Virage radical pour la diplomatie française face aux révoltes du monde arabe

De l’intervention militaire en Libye à l’appel au départ du président du Yémen Ali Abdallah Saleh, la politique arabe de la France a pris un virage radical ces dernières semaines, bien loin de la ligne de non-ingérence prô née lors des révolutions tunisienne et égyptienne.

"Je souhaite de tout coeur que (Mouammar) Kadhafi vive ses derniers moments de chef d’Etat" de Libye (24 février). "Il semble aujourd’hui que le départ du président (yéménite Ali Abdallah) Saleh est incontournable" (21 mars).

En deux phrases et en moins d’un mois à la tête du Quai d’Orsay, Alain Juppé repositionne la France dans le monde arabe, sans plus guère de précaution de langage à l’égard de dirigeants usés par des décennies de pouvoir et déconnectés de leurs peuples.

"La France avait une obligation de se refaire une virginité" après avoir manqué le train des révolutions tunisienne et égyptienne, relève Didier Billion de l’Institut des relations internationales et stratégiques (Iris). Avec la Libye, riche en pétrole, il y a des "enjeux économiques" et Mouammar Kadhafi, haï dans le monde, "était facile à ostraciser", ajoute-t-il.
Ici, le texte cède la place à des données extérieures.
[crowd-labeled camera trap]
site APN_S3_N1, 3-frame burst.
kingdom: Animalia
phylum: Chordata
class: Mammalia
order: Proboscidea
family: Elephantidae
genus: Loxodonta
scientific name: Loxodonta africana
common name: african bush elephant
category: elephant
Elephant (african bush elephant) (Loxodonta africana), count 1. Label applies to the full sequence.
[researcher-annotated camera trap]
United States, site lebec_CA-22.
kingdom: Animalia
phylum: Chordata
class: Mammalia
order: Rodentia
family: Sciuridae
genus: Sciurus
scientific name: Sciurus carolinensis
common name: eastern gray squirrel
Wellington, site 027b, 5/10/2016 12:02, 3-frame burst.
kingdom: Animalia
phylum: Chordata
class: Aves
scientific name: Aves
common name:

Dans le dossier libyen, la France a balayé le principe de "non-ingérence", édicté fin janvier par le président Nicolas Sarkozy. Sous couvert de protéger les civils, Paris a bénéficié d’une large liberté de manoeuvre du fait de la discrétion, voire de l’absence des Etats-Unis du démocrate Barack Obama.

"Les Américains sont obsédés par Bahrein et le Yémen", explique un responsable français sous couvert d’anonymat.

Coup sur coup, Paris a emporté l’adhésion internationale pour deux résolutions au Conseil de sécurité, jugées audacieuses: la première a validé un rô le pour la Cour pénale internationale (CPI) à l’égard du dirigeant libyen, la deuxième a autorisé "toutes les mesures nécessaires" pour protéger les populations.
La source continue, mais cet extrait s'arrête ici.